**What to produce**
Each record below must be written out again in exactly the same form.
★ ★ ★
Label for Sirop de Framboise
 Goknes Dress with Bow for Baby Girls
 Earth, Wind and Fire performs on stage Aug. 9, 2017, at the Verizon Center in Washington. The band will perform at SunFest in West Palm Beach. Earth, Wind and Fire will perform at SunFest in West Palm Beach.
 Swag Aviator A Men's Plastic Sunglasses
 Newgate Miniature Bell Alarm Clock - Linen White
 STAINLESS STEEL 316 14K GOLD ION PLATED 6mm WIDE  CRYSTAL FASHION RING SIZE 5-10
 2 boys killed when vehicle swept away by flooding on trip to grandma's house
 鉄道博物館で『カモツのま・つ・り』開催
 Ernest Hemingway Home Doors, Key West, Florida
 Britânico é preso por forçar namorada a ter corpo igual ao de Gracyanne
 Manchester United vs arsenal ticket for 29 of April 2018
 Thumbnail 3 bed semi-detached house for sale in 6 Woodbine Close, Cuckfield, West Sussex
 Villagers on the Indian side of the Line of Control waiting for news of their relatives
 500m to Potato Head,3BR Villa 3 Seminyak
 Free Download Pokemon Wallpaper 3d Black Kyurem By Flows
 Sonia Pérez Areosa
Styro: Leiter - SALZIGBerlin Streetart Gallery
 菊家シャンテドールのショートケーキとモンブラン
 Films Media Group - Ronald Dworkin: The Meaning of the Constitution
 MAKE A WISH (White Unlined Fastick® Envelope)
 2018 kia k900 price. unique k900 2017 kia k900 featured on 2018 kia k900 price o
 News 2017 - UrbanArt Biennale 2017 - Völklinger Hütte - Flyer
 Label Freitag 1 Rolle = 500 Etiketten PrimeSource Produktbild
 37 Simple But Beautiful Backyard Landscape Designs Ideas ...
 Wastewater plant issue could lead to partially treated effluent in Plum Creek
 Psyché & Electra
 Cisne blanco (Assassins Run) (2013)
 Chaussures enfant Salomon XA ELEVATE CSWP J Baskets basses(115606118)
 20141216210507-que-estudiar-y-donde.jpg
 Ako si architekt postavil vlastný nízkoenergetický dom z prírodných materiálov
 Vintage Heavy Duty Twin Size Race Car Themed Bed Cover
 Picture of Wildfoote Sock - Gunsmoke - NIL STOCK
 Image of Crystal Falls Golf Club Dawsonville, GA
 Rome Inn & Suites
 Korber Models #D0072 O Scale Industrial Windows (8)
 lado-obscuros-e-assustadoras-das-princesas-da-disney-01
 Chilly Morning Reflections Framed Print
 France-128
★ ★ ★
**Response**
Label for Sirop de Framboise
 Goknes Dress with Bow for Baby Girls
 Earth, Wind and Fire performs on stage Aug. 9, 2017, at the Verizon Center in Washington. The band will perform at SunFest in West Palm Beach. Earth, Wind and Fire will perform at SunFest in West Palm Beach.
 Swag Aviator A Men's Plastic Sunglasses
 Newgate Miniature Bell Alarm Clock - Linen White
 STAINLESS STEEL 316 14K GOLD ION PLATED 6mm WIDE  CRYSTAL FASHION RING SIZE 5-10
 2 boys killed when vehicle swept away by flooding on trip to grandma's house
 鉄道博物館で『カモツのま・つ・り』開催
 Ernest Hemingway Home Doors, Key West, Florida
 Britânico é preso por forçar namorada a ter corpo igual ao de Gracyanne
 Manchester United vs arsenal ticket for 29 of April 2018
 Thumbnail 3 bed semi-detached house for sale in 6 Woodbine Close, Cuckfield, West Sussex
 Villagers on the Indian side of the Line of Control waiting for news of their relatives
 500m to Potato Head,3BR Villa 3 Seminyak
 Free Download Pokemon Wallpaper 3d Black Kyurem By Flows
 Sonia Pérez Areosa
Styro: Leiter - SALZIGBerlin Streetart Gallery
 菊家シャンテドールのショートケーキとモンブラン
 Films Media Group - Ronald Dworkin: The Meaning of the Constitution
 MAKE A WISH (White Unlined Fastick® Envelope)
 2018 kia k900 price. unique k900 2017 kia k900 featured on 2018 kia k900 price o
 News 2017 - UrbanArt Biennale 2017 - Völklinger Hütte - Flyer
 Label Freitag 1 Rolle = 500 Etiketten PrimeSource Produktbild
 37 Simple But Beautiful Backyard Landscape Designs Ideas ...
 Wastewater plant issue could lead to partially treated effluent in Plum Creek
 Psyché & Electra
 Cisne blanco (Assassins Run) (2013)
 Chaussures enfant Salomon XA ELEVATE CSWP J Baskets basses(115606118)
 20141216210507-que-estudiar-y-donde.jpg
 Ako si architekt postavil vlastný nízkoenergetický dom z prírodných materiálov
 Vintage Heavy Duty Twin Size Race Car Themed Bed Cover
 Picture of Wildfoote Sock - Gunsmoke - NIL STOCK
 Image of Crystal Falls Golf Club Dawsonville, GA
 Rome Inn & Suites
 Korber Models #D0072 O Scale Industrial Windows (8)
 lado-obscuros-e-assustadoras-das-princesas-da-disney-01
 Chilly Morning Reflections Framed Print
 France-128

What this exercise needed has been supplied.